# Supplied entries start

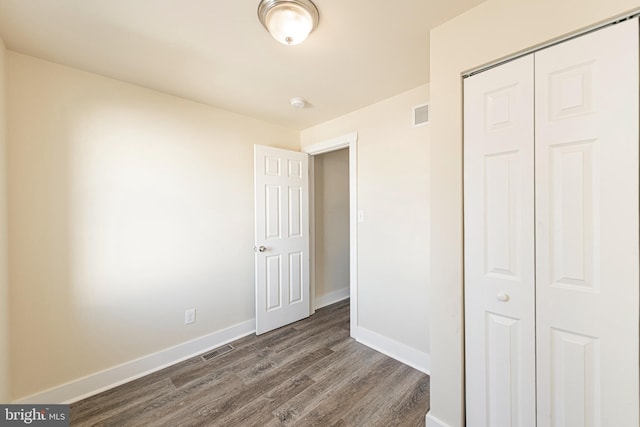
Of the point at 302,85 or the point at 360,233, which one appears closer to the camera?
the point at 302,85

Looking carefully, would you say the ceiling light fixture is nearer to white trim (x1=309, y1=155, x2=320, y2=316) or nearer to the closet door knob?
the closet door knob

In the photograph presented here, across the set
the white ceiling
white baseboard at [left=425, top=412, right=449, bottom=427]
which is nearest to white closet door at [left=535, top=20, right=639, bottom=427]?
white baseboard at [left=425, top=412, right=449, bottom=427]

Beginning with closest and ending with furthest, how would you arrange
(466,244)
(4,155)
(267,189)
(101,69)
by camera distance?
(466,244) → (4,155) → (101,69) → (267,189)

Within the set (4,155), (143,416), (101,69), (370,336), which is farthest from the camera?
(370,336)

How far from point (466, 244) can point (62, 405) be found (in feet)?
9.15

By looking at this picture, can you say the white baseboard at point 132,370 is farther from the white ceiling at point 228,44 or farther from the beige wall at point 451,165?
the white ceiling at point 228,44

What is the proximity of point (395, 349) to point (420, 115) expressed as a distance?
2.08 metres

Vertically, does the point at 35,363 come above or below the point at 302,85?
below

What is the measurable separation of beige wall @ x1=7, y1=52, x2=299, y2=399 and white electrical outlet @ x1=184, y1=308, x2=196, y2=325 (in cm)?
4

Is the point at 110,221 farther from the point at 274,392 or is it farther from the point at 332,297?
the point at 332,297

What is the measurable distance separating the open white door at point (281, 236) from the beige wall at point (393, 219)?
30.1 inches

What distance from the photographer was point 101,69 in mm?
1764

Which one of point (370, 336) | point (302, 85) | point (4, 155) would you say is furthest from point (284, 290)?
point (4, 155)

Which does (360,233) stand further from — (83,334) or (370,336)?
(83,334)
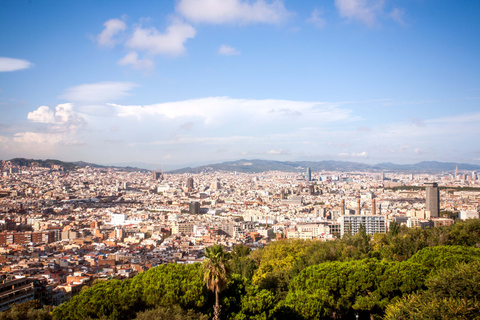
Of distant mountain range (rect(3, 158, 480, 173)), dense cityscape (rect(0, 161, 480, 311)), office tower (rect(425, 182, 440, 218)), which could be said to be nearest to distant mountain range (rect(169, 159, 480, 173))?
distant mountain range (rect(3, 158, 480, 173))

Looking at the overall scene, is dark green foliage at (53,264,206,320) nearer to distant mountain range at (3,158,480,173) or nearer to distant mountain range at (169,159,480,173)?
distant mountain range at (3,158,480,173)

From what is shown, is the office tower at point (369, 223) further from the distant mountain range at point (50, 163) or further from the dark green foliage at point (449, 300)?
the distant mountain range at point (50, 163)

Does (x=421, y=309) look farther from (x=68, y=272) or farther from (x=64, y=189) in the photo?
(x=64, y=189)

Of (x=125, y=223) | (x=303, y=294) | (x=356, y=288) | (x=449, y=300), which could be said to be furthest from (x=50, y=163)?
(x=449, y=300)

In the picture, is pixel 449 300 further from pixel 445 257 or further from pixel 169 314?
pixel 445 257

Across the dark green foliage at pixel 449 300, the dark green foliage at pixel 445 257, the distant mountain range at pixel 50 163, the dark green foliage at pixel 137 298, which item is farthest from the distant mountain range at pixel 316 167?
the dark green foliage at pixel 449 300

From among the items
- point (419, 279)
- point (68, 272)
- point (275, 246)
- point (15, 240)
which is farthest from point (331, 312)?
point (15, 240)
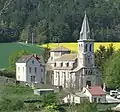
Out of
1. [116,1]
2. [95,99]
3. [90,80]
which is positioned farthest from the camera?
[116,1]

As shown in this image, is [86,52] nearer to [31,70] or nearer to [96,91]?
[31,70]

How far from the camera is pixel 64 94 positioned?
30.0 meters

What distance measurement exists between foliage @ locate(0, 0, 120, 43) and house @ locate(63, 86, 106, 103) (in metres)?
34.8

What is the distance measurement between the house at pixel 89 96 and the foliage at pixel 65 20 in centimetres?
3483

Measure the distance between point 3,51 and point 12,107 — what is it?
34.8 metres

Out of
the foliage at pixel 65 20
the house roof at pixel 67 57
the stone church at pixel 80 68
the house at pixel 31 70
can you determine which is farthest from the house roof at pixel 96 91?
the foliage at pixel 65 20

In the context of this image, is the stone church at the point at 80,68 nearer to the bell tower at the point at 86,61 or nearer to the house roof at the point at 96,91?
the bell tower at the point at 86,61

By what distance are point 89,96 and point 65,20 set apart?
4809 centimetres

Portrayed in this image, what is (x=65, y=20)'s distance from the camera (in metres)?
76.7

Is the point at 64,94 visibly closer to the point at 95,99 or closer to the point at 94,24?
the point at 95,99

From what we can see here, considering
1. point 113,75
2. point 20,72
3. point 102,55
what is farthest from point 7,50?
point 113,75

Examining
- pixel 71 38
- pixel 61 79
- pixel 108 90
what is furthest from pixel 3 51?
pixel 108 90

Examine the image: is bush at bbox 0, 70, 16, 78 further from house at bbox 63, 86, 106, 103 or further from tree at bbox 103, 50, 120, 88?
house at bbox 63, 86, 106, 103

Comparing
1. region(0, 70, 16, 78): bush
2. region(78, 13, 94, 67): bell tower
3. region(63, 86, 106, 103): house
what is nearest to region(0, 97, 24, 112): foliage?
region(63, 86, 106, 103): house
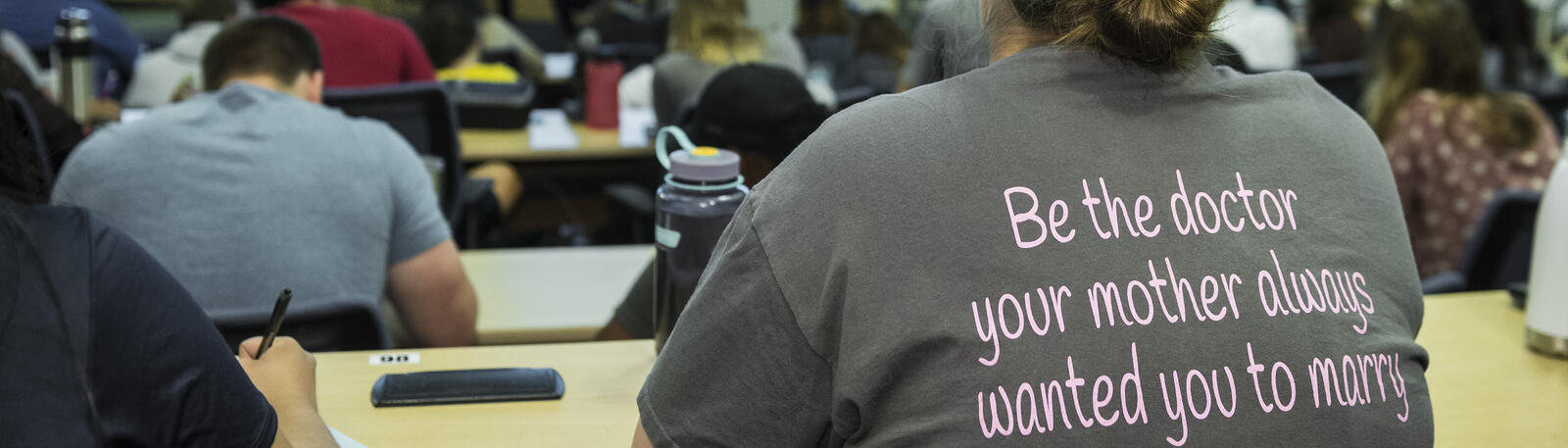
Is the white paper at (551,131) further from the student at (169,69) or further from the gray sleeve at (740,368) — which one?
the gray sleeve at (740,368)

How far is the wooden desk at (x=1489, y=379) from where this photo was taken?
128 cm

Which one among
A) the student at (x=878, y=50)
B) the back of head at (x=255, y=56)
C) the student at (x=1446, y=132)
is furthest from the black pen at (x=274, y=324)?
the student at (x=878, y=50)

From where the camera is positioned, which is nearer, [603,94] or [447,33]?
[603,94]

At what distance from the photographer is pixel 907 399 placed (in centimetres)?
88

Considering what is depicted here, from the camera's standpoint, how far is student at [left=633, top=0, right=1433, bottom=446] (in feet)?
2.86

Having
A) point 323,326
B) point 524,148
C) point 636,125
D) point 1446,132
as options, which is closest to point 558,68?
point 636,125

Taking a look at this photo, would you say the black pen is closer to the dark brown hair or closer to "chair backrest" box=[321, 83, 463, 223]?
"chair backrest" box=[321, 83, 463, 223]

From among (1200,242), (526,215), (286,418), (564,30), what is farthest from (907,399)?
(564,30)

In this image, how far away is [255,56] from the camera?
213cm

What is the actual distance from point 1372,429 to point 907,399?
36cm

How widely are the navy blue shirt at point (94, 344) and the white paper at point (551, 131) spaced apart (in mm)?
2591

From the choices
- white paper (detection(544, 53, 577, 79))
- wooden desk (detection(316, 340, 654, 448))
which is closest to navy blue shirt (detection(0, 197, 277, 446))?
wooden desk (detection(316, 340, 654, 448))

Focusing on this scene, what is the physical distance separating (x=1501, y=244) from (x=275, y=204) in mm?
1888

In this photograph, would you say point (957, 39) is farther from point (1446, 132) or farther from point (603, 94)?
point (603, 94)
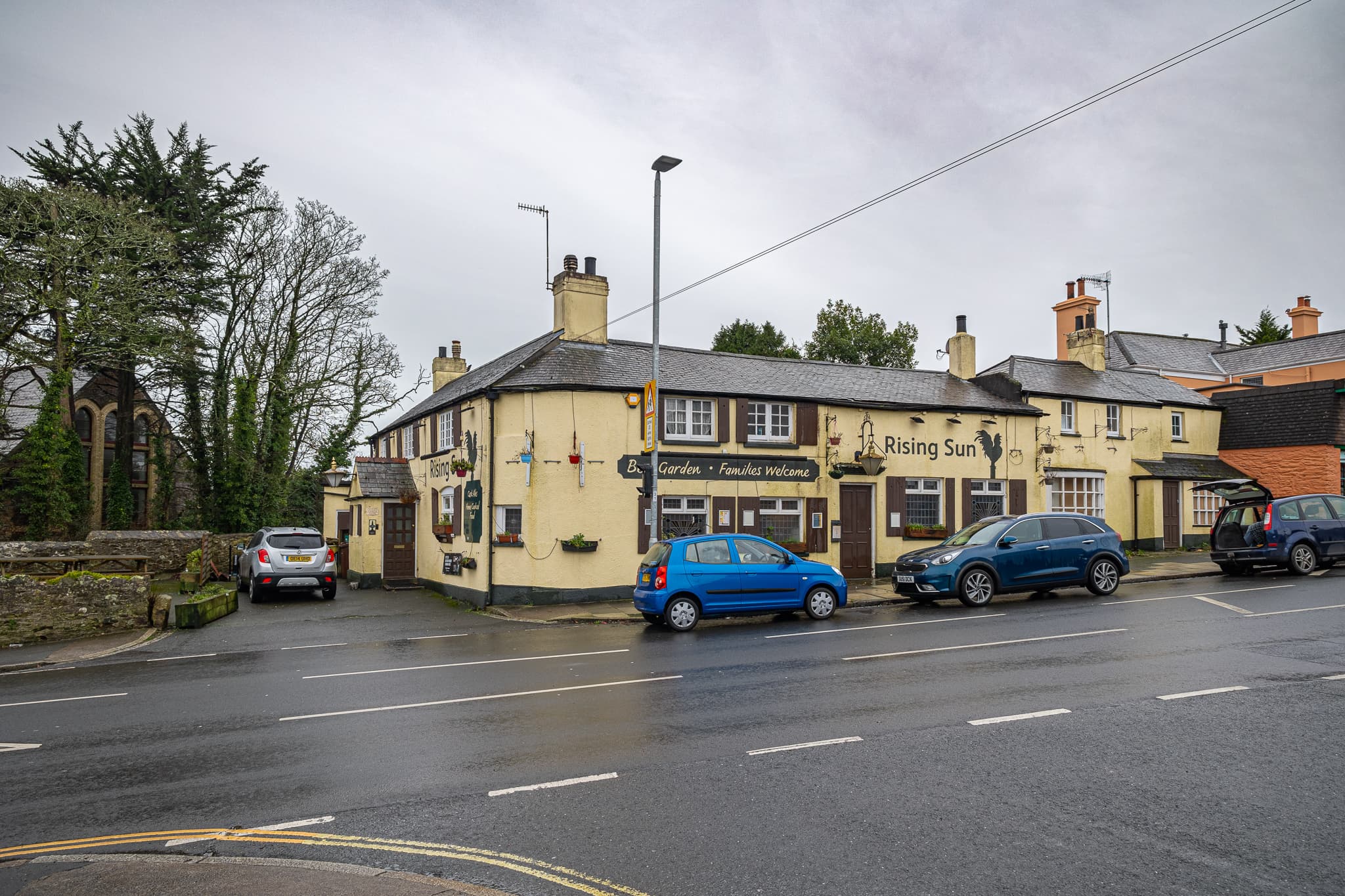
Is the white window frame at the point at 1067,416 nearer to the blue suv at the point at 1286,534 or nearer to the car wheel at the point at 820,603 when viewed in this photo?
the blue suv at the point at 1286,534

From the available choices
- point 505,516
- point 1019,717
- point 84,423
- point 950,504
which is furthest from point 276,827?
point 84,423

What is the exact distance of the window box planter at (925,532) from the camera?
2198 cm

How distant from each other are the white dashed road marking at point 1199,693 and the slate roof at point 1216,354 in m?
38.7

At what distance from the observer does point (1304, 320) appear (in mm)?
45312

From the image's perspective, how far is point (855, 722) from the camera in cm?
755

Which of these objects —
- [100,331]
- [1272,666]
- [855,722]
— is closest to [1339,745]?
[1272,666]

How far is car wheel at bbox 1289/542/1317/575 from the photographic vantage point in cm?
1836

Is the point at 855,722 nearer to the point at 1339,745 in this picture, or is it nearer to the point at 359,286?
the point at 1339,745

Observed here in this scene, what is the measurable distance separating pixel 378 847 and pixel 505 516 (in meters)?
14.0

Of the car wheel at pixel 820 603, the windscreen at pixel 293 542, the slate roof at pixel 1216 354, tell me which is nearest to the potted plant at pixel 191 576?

# Supplied entries end

* Brief *
Repeat every item above word for word, including the answers, and leave out the pictures.

* Output for this exercise *
Of the point at 302,85 or the point at 360,233, which one appears closer to the camera?
the point at 302,85

Looking carefully, would you say the ceiling light fixture is nearer to white trim (x1=309, y1=155, x2=320, y2=316) or nearer to the closet door knob?
the closet door knob

In the photograph presented here, across the set
the white ceiling
white baseboard at [left=425, top=412, right=449, bottom=427]
which is nearest to white closet door at [left=535, top=20, right=639, bottom=427]?
white baseboard at [left=425, top=412, right=449, bottom=427]

Beginning with closest and ending with furthest, how would you arrange
(466,244)
(4,155)
(267,189)
(101,69)
by camera distance?
(466,244) → (4,155) → (101,69) → (267,189)

Within the set (4,155), (143,416), (101,69), (370,336), which is farthest from the camera?
(370,336)

How far from point (466, 244) can point (62, 405) be found (in feet)?
9.15

By looking at this picture, can you say the white baseboard at point 132,370 is farther from the white ceiling at point 228,44 or farther from the beige wall at point 451,165?
the white ceiling at point 228,44

What is the proximity of point (395, 349) to point (420, 115) expressed as a distance?
2.08 metres

Vertically, does the point at 35,363 come above or below the point at 302,85?
below

What is the measurable separation of beige wall @ x1=7, y1=52, x2=299, y2=399 and white electrical outlet @ x1=184, y1=308, x2=196, y2=325 (in cm)?
4

Is the point at 110,221 farther from the point at 274,392 or is it farther from the point at 332,297?
the point at 332,297

What is the measurable distance separating the open white door at point (281, 236) from the beige wall at point (393, 219)?
30.1 inches

What distance from the photographer was point 101,69 in mm?
1764

Which one of point (370, 336) | point (302, 85) | point (4, 155) would you say is furthest from point (284, 290)?
point (4, 155)

Which does (360,233) stand further from — (83,334) or (370,336)?
(83,334)
Of distant mountain range (rect(3, 158, 480, 173)), dense cityscape (rect(0, 161, 480, 311)), office tower (rect(425, 182, 440, 218)), which could be said to be nearest to distant mountain range (rect(169, 159, 480, 173))?
distant mountain range (rect(3, 158, 480, 173))

Looking at the overall scene, is dark green foliage at (53,264,206,320) nearer to distant mountain range at (3,158,480,173) or nearer to distant mountain range at (169,159,480,173)?
distant mountain range at (3,158,480,173)

From what is shown, is the office tower at point (369, 223) further from the distant mountain range at point (50, 163) or further from the dark green foliage at point (449, 300)?
the distant mountain range at point (50, 163)

Does (x=421, y=309) look farther from (x=68, y=272) or farther from (x=64, y=189) in the photo?
(x=64, y=189)

Of (x=125, y=223) | (x=303, y=294) | (x=356, y=288) | (x=449, y=300), which could be said to be furthest from (x=50, y=163)?
(x=449, y=300)

In the picture, is pixel 449 300 further from pixel 445 257 or further from pixel 169 314?
pixel 445 257

Across the dark green foliage at pixel 449 300, the dark green foliage at pixel 445 257, the distant mountain range at pixel 50 163, the dark green foliage at pixel 137 298, which item is farthest from the distant mountain range at pixel 316 167?
the dark green foliage at pixel 449 300

From among the items
- point (419, 279)
- point (68, 272)
- point (275, 246)
- point (15, 240)
which is farthest from point (331, 312)?
point (15, 240)
Out of
1. [116,1]
2. [95,99]
3. [90,80]
which is positioned farthest from the camera?
[116,1]

As shown in this image, is [86,52] nearer to [31,70] or nearer to [96,91]?
[31,70]

How far from the camera is pixel 64 94 positioned?
30.0 meters

What distance measurement exists between foliage @ locate(0, 0, 120, 43) and house @ locate(63, 86, 106, 103) (in metres)?
34.8

What is the distance measurement between the house at pixel 89 96 and the foliage at pixel 65 20 in centimetres?
3483

Measure the distance between point 3,51 and point 12,107 — what is it?
34.8 metres

Out of
the foliage at pixel 65 20
the house roof at pixel 67 57
the stone church at pixel 80 68
the house at pixel 31 70
can you determine which is farthest from the house roof at pixel 96 91?
the foliage at pixel 65 20

In the context of this image, is the stone church at the point at 80,68 nearer to the bell tower at the point at 86,61 or nearer to the house roof at the point at 96,91?
the bell tower at the point at 86,61

By what distance are point 89,96 and point 65,20 set apart?
4809 centimetres

Portrayed in this image, what is (x=65, y=20)'s distance from the camera (in metres)?
76.7

Is the point at 64,94 visibly closer to the point at 95,99 or closer to the point at 94,24?
the point at 95,99

From what we can see here, considering
1. point 113,75
2. point 20,72
3. point 102,55
what is farthest from point 7,50?
point 113,75

Examining
- pixel 71 38
- pixel 61 79
- pixel 108 90
what is furthest from pixel 3 51?
pixel 108 90

Examine the image: is bush at bbox 0, 70, 16, 78 further from house at bbox 63, 86, 106, 103 or further from tree at bbox 103, 50, 120, 88?
house at bbox 63, 86, 106, 103

Comparing
1. region(0, 70, 16, 78): bush
2. region(78, 13, 94, 67): bell tower
3. region(63, 86, 106, 103): house
what is nearest to region(0, 97, 24, 112): foliage?
region(63, 86, 106, 103): house
Is the white paper at (551,131) further from the student at (169,69) or further from the gray sleeve at (740,368) — which one?
the gray sleeve at (740,368)

How far is the wooden desk at (x=1489, y=379) from where this photo was taken?
128 cm

Which one among
A) the student at (x=878, y=50)
B) the back of head at (x=255, y=56)
C) the student at (x=1446, y=132)
is furthest from the black pen at (x=274, y=324)?
the student at (x=878, y=50)

From where the camera is positioned, which is nearer, [603,94] or [447,33]?
[603,94]

At what distance from the photographer is pixel 907 399 placed (in centimetres)?
88

Considering what is depicted here, from the camera's standpoint, how far is student at [left=633, top=0, right=1433, bottom=446] (in feet)?
2.86

Having
A) point 323,326
B) point 524,148
C) point 636,125
D) point 1446,132
as options, which is closest to point 558,68?
point 636,125

Taking a look at this photo, would you say the black pen is closer to the dark brown hair or closer to "chair backrest" box=[321, 83, 463, 223]?
"chair backrest" box=[321, 83, 463, 223]

From among (1200,242), (526,215), (286,418), (564,30), what is farthest from (907,399)?
(564,30)

In this image, how far away is [255,56] from the camera?
213cm

What is the actual distance from point 1372,429 to point 907,399?
36cm

How widely are the navy blue shirt at point (94, 344) and the white paper at point (551, 131) spaced apart (in mm)?
2591

From the choices
- white paper (detection(544, 53, 577, 79))
- wooden desk (detection(316, 340, 654, 448))
which is closest to navy blue shirt (detection(0, 197, 277, 446))?
wooden desk (detection(316, 340, 654, 448))

Focusing on this scene, what is the physical distance separating (x=1501, y=244) from (x=275, y=204) in mm?
1888

In this photograph, would you say point (957, 39) is farther from point (1446, 132) or farther from point (603, 94)?
point (603, 94)
Is the white window frame at the point at 1067,416 nearer to the blue suv at the point at 1286,534 or nearer to the car wheel at the point at 820,603 when viewed in this photo?
the blue suv at the point at 1286,534

From the available choices
- point 505,516
- point 1019,717
- point 84,423
- point 950,504
which is furthest from point 276,827?
point 84,423

What is the exact distance of the window box planter at (925,532) from the camera?
2198 cm

How distant from each other are the white dashed road marking at point 1199,693 and the slate roof at point 1216,354 in m?
38.7

At what distance from the observer does point (1304, 320) appear (in mm)?
45312

From the image's perspective, how far is point (855, 722) from the camera in cm?
755

Which of these objects —
- [100,331]
- [1272,666]
- [855,722]
— is closest to [1339,745]?
[1272,666]

How far is car wheel at bbox 1289/542/1317/575 from the photographic vantage point in cm?
1836

Is the point at 855,722 nearer to the point at 1339,745 in this picture, or is it nearer to the point at 359,286?
the point at 1339,745

Observed here in this scene, what is the measurable distance separating pixel 378 847 and pixel 505 516 (in meters)?
14.0

Of the car wheel at pixel 820 603, the windscreen at pixel 293 542, the slate roof at pixel 1216 354, tell me which is nearest to the potted plant at pixel 191 576?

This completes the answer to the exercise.